• Spatial questions tied to pictures:
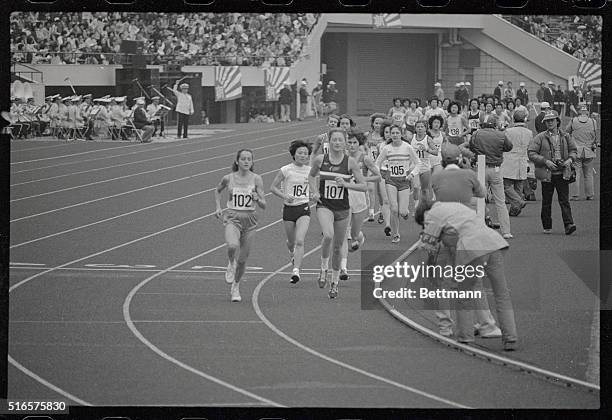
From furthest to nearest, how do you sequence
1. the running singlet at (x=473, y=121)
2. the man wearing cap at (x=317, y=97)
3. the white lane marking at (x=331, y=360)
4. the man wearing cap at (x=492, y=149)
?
the man wearing cap at (x=317, y=97)
the running singlet at (x=473, y=121)
the man wearing cap at (x=492, y=149)
the white lane marking at (x=331, y=360)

• What you should do: Convert the data above into a Markdown table with the columns Number and Record line, one row per line. Skip blank lines and leave the pictures out.

• Response to the task:
| Number | Record line |
|---|---|
| 1 | From furthest to nearest, how do you sequence |
| 2 | 1. the running singlet at (x=473, y=121) |
| 3 | 2. the man wearing cap at (x=317, y=97) |
| 4 | 3. the white lane marking at (x=331, y=360) |
| 5 | 4. the man wearing cap at (x=492, y=149) |
| 6 | ? |
| 7 | the man wearing cap at (x=317, y=97) |
| 8 | the running singlet at (x=473, y=121) |
| 9 | the man wearing cap at (x=492, y=149) |
| 10 | the white lane marking at (x=331, y=360) |